→ **SUPPLIED PASSAGE**
============================================================

I’m a loyal Timehop user. The app links to your social accounts — Facebook, Twitter, Instagram — and shows you what you were up to on a given day in years past. (Facebook later coopted this idea in a feature named … On This Day. It wasn’t a very creative aping.) It has a dinosaur mascot. It’s yellow and cheery and has a streak feature that gasifies checking in on past-life me once a day. Over the weekend, all my social accounts disconnected from Timehop. I assumed it was a glitch and groaned, knowing re-logging in was going to involve a lot of digging through my password keeper — you should have one! — to rectify the situation. As it turns out … it wasn’t a glitch. The app was breached on the Fourth of July, prompting the app to ask all users to log back in.

As many as 21 million people were impacted by the hack, Timehop explained in a post on its website. This included names, email addresses, and phone numbers but did not include “private/direct messages, financial data, or social media or photo content.” Timehop said it took a little over two hours to stop the attack and it is working with a “cyber threat intelligence and dark web research firm” to monitor if any of the breached information ends up online.

From Timehop:

At 2:04 US Eastern Time in the afternoon of the 4th of July 2018, Timehop observed a network intrusion. The breach occurred because an access credential to our cloud computing environment was compromised. That cloud computing account had not been protected by multifactor authentication. We have now taken steps that include multifactor authentication to secure our authorization and access controls on all accounts.

Not quite Equifax, but still. Mind your passwords, folks.

============================================================

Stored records
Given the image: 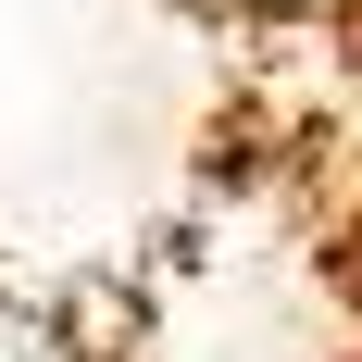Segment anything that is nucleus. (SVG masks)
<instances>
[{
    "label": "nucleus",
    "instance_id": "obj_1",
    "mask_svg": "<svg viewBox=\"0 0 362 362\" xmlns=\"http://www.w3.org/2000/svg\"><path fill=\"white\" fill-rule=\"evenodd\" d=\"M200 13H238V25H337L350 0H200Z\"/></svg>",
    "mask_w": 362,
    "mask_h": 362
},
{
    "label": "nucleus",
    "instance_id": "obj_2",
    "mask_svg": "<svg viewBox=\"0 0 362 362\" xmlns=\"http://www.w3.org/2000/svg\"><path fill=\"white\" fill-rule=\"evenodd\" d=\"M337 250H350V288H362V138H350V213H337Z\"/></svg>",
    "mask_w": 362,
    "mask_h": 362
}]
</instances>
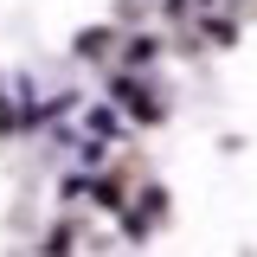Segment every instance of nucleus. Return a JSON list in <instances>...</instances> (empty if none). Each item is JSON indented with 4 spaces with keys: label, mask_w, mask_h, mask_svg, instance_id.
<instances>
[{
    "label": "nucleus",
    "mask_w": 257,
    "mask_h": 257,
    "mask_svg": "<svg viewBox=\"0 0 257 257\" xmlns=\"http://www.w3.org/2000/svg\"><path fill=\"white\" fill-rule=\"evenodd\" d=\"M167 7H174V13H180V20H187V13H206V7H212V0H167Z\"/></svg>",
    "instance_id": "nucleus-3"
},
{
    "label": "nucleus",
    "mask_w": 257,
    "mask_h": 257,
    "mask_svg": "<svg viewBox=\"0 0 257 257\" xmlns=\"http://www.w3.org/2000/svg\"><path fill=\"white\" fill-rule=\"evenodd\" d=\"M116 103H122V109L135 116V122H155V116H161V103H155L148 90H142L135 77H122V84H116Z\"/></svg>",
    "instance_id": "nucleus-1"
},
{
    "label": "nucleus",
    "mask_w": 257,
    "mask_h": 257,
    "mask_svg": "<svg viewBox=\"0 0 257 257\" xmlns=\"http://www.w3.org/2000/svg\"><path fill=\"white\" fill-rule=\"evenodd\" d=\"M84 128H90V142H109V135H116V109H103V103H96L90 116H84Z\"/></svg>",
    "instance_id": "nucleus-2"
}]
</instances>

============================================================

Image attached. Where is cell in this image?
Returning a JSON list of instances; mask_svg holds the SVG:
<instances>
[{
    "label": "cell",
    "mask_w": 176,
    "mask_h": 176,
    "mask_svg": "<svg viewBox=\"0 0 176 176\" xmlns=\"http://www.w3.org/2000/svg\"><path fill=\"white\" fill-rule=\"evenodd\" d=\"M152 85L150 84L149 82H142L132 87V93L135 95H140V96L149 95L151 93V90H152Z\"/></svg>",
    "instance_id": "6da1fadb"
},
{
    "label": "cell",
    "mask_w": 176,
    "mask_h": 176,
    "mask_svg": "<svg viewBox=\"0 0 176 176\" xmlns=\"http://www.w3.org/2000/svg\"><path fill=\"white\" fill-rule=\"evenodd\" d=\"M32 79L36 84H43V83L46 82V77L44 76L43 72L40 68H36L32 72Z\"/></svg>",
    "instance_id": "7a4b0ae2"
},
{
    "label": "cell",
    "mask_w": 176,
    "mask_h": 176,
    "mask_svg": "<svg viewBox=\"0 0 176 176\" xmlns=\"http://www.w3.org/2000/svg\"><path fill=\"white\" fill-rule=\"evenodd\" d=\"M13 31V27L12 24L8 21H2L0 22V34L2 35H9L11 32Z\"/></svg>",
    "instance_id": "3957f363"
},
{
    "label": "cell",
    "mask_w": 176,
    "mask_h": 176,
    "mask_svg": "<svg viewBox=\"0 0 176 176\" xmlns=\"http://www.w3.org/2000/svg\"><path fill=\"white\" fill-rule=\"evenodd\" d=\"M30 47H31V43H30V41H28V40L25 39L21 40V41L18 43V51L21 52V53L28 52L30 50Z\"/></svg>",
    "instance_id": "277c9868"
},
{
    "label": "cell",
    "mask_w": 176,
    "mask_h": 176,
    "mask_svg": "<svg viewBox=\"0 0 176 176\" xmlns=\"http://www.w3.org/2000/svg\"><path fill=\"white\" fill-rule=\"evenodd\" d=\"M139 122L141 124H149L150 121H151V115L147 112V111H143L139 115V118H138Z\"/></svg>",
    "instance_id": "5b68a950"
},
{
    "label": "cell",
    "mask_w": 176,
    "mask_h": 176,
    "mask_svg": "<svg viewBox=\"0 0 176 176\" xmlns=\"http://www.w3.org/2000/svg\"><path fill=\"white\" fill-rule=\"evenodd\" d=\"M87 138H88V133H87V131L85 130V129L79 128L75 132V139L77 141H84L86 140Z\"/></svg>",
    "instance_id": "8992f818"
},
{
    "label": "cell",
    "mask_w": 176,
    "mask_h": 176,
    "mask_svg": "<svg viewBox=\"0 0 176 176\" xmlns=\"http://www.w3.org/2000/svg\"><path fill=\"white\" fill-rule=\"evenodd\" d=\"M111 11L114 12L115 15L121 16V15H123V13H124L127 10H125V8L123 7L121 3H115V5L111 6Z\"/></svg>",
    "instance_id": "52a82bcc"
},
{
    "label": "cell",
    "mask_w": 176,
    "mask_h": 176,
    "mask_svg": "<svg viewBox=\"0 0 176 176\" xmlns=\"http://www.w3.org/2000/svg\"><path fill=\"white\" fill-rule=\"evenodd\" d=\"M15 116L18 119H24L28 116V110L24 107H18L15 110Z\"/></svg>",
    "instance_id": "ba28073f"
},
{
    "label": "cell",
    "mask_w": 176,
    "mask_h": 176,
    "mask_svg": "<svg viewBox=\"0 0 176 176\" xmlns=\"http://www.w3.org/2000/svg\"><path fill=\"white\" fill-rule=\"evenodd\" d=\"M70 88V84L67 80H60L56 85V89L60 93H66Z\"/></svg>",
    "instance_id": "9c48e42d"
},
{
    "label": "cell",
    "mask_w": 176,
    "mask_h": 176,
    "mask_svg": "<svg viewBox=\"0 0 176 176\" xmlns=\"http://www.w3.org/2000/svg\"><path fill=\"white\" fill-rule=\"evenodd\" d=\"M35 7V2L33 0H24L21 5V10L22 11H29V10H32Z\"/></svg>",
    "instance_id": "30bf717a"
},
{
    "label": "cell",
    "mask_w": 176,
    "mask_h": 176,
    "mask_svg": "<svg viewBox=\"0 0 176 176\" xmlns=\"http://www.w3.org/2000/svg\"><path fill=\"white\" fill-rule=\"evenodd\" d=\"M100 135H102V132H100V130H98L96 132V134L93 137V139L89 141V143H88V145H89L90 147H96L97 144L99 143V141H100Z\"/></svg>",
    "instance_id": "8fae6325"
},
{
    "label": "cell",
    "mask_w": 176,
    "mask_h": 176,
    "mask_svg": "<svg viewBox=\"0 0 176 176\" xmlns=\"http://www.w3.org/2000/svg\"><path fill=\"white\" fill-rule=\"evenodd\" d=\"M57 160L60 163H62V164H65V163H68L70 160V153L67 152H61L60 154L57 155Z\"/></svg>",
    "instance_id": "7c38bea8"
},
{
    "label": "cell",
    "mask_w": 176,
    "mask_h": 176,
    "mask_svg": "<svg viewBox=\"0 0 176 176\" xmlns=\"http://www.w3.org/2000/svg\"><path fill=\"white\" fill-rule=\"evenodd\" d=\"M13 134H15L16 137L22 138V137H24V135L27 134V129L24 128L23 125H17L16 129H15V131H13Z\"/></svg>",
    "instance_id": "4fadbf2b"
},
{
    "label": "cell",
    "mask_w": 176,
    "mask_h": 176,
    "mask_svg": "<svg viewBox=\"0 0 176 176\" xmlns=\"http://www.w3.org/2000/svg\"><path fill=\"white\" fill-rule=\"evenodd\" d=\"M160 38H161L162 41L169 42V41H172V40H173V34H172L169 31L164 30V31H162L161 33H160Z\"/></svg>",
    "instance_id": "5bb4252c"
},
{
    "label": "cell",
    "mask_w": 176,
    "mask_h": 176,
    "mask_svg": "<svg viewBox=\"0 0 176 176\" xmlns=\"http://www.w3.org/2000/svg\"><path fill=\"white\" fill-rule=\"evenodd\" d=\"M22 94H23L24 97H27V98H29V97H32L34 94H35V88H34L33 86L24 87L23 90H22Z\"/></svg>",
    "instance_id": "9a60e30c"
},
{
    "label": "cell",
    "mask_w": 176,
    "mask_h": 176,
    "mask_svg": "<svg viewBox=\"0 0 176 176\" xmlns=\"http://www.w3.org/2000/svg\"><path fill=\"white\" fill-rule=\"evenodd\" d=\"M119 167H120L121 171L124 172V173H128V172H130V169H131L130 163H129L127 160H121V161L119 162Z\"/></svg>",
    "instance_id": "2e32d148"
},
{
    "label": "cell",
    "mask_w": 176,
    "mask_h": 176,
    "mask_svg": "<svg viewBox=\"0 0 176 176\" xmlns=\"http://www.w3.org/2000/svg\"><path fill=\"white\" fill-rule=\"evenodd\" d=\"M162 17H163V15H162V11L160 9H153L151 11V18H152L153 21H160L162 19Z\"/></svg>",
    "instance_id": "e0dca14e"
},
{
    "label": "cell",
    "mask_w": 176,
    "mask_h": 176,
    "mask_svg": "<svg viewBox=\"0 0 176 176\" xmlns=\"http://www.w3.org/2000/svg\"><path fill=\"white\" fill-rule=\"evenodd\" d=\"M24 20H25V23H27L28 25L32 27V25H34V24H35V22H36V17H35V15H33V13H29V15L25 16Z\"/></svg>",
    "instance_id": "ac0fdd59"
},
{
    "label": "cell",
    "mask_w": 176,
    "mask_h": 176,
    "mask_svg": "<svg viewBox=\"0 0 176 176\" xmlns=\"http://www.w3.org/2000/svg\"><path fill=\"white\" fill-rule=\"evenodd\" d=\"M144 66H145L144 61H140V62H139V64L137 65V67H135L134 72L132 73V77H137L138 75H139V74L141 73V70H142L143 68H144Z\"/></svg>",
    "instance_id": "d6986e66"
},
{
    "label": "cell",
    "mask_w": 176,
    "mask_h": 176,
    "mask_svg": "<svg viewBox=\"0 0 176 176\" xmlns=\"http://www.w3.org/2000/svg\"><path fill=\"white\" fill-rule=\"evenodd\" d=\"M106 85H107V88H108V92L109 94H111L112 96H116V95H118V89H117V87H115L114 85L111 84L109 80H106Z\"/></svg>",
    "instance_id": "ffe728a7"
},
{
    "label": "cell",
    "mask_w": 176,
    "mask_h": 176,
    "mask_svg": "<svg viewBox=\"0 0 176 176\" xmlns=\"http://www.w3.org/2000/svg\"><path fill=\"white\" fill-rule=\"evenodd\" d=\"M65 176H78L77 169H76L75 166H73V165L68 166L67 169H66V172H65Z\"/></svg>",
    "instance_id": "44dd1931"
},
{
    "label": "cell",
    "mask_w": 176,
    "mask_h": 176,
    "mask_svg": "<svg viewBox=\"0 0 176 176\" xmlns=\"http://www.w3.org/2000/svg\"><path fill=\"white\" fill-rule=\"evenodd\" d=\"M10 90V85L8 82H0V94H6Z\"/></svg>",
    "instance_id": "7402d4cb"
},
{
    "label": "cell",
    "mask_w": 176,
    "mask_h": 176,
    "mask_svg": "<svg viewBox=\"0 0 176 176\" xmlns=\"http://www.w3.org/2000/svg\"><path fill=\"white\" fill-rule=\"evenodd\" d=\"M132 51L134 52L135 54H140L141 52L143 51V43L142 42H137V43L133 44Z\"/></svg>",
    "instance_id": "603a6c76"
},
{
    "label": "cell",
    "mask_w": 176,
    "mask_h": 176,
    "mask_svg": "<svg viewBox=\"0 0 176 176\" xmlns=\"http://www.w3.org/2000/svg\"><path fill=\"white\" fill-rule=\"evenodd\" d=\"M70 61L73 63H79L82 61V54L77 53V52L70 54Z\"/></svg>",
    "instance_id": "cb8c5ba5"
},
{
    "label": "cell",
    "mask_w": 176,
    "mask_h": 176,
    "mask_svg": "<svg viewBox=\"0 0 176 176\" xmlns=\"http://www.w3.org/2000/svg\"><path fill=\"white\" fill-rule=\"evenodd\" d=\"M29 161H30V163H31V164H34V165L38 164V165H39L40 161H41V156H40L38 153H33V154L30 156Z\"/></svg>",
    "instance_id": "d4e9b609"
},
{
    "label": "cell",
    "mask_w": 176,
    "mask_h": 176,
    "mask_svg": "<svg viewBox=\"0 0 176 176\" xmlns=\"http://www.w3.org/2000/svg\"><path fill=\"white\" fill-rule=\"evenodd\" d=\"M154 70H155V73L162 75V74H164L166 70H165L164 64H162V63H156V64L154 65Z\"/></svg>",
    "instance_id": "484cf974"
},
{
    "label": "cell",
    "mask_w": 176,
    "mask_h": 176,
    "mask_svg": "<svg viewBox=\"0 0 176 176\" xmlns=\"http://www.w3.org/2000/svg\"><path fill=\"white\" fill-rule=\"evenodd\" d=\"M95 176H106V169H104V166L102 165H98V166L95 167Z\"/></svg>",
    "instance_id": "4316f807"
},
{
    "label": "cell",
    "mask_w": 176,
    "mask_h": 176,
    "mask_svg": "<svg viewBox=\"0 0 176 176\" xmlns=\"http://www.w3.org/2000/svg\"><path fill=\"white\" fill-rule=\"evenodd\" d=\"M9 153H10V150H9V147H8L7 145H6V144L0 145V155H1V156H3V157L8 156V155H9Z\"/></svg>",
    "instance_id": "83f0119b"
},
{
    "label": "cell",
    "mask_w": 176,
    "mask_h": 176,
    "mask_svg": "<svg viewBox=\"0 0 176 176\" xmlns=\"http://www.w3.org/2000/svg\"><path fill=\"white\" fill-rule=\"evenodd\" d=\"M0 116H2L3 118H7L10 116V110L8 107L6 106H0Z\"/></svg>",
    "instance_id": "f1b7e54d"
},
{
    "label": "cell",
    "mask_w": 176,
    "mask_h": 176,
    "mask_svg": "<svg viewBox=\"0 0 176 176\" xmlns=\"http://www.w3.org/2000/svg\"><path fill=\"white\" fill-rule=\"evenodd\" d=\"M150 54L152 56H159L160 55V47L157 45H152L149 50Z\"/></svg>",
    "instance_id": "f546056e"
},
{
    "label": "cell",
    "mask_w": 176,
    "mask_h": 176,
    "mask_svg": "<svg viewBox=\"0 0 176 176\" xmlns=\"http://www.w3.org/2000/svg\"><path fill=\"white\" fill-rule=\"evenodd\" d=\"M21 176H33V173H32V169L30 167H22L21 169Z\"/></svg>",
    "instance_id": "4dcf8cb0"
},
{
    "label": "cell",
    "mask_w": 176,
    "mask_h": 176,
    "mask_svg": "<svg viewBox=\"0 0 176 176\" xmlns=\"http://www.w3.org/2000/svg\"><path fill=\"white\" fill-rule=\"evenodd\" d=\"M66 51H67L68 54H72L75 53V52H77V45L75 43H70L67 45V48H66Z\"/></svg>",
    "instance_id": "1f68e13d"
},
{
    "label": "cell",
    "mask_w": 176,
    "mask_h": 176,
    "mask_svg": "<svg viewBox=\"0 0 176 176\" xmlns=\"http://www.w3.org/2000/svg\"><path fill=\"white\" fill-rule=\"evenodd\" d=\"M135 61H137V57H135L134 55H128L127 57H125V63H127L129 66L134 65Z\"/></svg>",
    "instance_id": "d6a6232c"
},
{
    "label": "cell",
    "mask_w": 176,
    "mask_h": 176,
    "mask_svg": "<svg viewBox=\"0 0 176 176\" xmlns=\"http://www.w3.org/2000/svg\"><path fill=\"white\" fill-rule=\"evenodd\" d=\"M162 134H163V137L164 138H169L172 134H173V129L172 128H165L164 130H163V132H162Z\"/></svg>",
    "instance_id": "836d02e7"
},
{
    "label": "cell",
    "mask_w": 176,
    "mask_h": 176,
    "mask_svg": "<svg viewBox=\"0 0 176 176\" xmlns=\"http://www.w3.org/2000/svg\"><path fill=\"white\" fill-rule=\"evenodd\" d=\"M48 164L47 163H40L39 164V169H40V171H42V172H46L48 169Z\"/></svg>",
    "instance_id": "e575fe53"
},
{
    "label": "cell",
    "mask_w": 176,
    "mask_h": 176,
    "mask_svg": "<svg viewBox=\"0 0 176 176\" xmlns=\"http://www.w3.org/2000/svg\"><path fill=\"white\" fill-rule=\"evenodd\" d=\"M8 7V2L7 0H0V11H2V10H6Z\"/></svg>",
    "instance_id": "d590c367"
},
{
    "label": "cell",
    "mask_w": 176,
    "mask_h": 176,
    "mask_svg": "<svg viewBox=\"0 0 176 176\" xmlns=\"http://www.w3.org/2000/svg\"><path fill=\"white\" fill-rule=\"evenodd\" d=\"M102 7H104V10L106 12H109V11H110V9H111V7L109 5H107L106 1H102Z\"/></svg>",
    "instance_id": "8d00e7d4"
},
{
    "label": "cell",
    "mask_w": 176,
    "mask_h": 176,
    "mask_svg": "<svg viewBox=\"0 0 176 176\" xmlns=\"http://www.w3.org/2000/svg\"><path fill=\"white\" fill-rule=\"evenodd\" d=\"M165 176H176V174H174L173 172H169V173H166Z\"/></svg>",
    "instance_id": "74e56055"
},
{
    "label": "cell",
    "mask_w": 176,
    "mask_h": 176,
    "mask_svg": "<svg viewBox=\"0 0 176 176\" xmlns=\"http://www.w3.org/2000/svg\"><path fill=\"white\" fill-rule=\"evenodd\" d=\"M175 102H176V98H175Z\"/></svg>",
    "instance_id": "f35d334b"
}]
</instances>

============================================================

→ **YOUR GOAL**
According to the article on the Timehop breach, how long did it take Timehop to stop the attack?

→ **WRITTEN RESPONSE**
A little over two hours.